Auf dem Platz des Volkes steppt der Bär

Kaiser, Kanäle Konfuzius, 04. bis 25.05.2019

78 km von Tai‘an nach Ningyang, Sonne satt und 26 Grad

Psychologisch ist das gar nicht so schlecht: Wir haben heute, auf unserer ersten Radetappe, auch gleich schon die längste und vermeintlich härteste Strecke hinter uns gebracht.

Aber der Reihe nach: Am Morgen treffen wir zunächst einmal den chinesischen Fahrer, der uns die nächsten zwei Wochen begleiten wird. Yang Shifu, Meister Yang, soll er von uns genannt werden. Eigentlich ist sofort klar, dass das passt zwischen uns. Herr Yang strahlt uns an, freut sich ganz offensichtlich auf die Tour, und muss erst einmal mit Helm und Fahrrad für ein Selfie posieren, damit seine Freunde auch glauben, dass er mit ein paar Ausländern unterwegs ist, die Shandong mit dem Fahrrad unsicher machen. Unterwegs versorgt er uns dann mit Melone und Kirschen und spätestens jetzt ist wissen wir, dass wir bei ihm in guten Händen sind.

Auf dem Fahrrad machen wir heute die erste Bekanntschaft mit der nordchinesischen Landschaft. Nach einer anfänglichen Steigung von 120 Höhenmetern geht es den Rest des Tages durch die Ebene. Grüne Weizenfelder, Baumschulen und Pappelwälder säumen den Weg und wir fahren auf vielen kleineren und einigen größeren Straßen bis nach Ningyang. Die Sonne und einige kaum enden wollende Alleen tragen dazu bei, dass wir doch recht erschöpft sind, als wir das Hotel erreichen. Dafür schmeckt das Schmutzbier umso besser! Und zu wissen, dass das jetzt schon die härteste Prüfung unsrer Tour war, tut gut.

In der Reisebeschreibung wird Ningyang als „typisch chinesische Kleinstadt“ bezeichnet. Kleinstadt bedeutet in diesem Fall etwa 500.000 Einwohner. Und wo geht man in der typischen chinesischen Kleinstadt am Abend hin, um noch ein bisschen was zu erleben? Na klar: Auf den Platz des Volkes. Den gibt es nämlich in fast jeder Stadt in diesem Land. Auch wir tun das, auf gut Glück, und siehe da: Auf dem Platz des Volkes in Ningyang steppt der Bär! Von überall tönt unterschiedliche Musik aus mitgebrachten Lautsprechern, und größere und kleinere Gruppen von hauptsächlich Frauen tanzen dazu in typischer Manier Linedances. Einige Gruppen haben langsame und recht einfache Choreografien im Repertoire, bei anderen sieht es eher aus wie ein Fitness-Workout, und eine Gruppe von jüngeren Tänzerinnen fasziniert uns mit unglaublich schneller Fuß-arbeit.
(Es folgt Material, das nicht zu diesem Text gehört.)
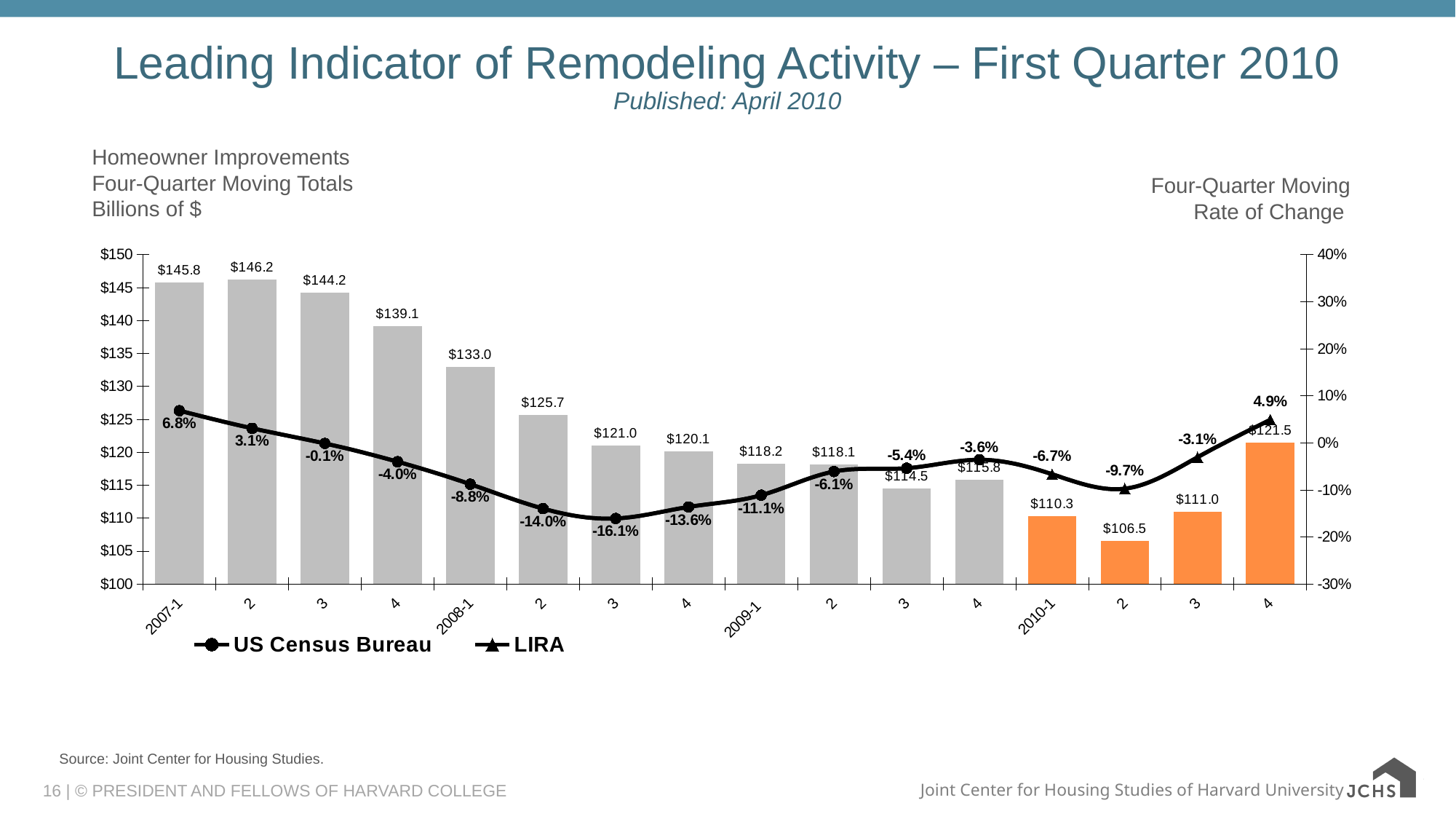
How many quarters (bars) are plotted on the chart? 16 Which quarter has the lowest four-quarter moving total (bar)? 2010-2 What is the difference between the four-quarter moving totals for 2007-1 and 2010-4? $24.3 How many series does the legend list? 2 Which has the larger four-quarter moving total, 2009-3 or 2009-4? 2009-4 What is the rate of change shown for the last quarter, 2010-4? 4.9% Which quarter has the lowest four-quarter moving rate of change on the line? 2008-3 Which quarter has the highest four-quarter moving total (bar)? 2007-2 Do the four-quarter moving totals rise or fall from 2007-1 to 2010-2? Fall What is the four-quarter moving total of homeowner improvements for 2007-1? $145.8 What is the four-quarter moving rate of change shown for 2008-3? -16.1% What kind of chart is shown on the slide? Combination bar and line chart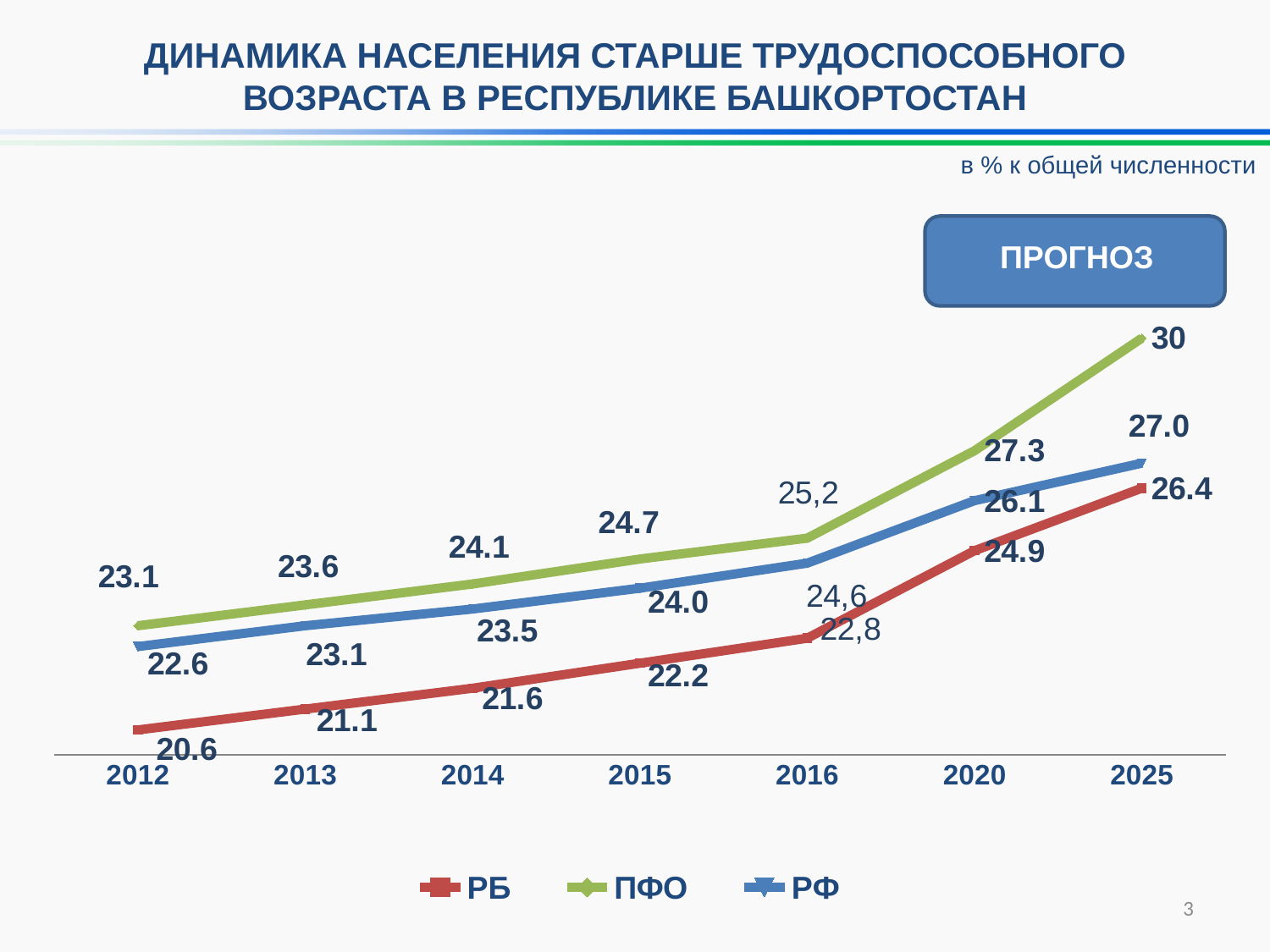
Which is larger in 2020, the value for РФ or the value for РБ? РФ What is the difference between the ПФО and РБ values in 2025? 3.6 What kind of chart is shown on the slide? line chart Which series has the highest value in 2025? ПФО What is the value for ПФО in 2025? 30 How many years are shown on the x axis? 7 What is the value for РБ in 2012? 20.6 How many series does the legend list? 3 What is the value for РФ in 2016? 24,6 Do the values for РБ rise or fall from 2012 to 2025? rise Which series has the lowest value in 2012? РБ What is the value for РБ in 2020? 24.9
Am Rande des Platzes steht eine Menschentraube, in der Mitte spricht eine schick herausgeputzte Dame in ein Mikrofon. Was hier wohl los ist? Wir sind natürlich neugierig, stellen uns an den Rand der Traube, und landen – ehe wir uns versehen – im Zentrum der gesamten Aufmerksamkeit. Die Frau überrumpelt uns nach allen Regeln der Kunst, stellt Fragen mit dem Mikro Fragen nach unserer Herkunft und plötzlich stehen wir alle in der Mitte der Menschenansammlung und sollen ein Lied singen. Nicht, dass wir nicht willig wären – aber so ganz ohne Proben und unter Druck fällt uns partout kein Lied ein, das wir alle Textsicher beherrschen und wir kommen ganz schön ins Schwitzen. Die Entertainerin erlöst schließlich die Gruppe aus der schwierigen Lage, indem sie mich als chinesisch Sprechenden zu einem Gesangsduett diktiert (von bitten kann nicht wirklich die Rede sein). Ich darf selber ein Lied wählen und entscheide mich für Deng Lijuns schnulzigen Klassiker „Tian Mimi“, da bin ich einigermaßen textsicher und die Melodie kenne ich genauso gut wie jeder Chinese. Ach ja: die ganze Geschichte wird auch noch live ins Internet gestreamt, wer weiß, wer da gerade alles zuschaut! Zum Glück treffe ich die Tonlage ganz gut. Unsere Showmasterin ist zufrieden und wir dürfen uns der Aufmerksamkeit der Menge wieder entziehen. Das war genug Aufregung für heute! Der Puls sinkt langsam wieder auf Normallevel und wir schlendern zurück zum Hotel.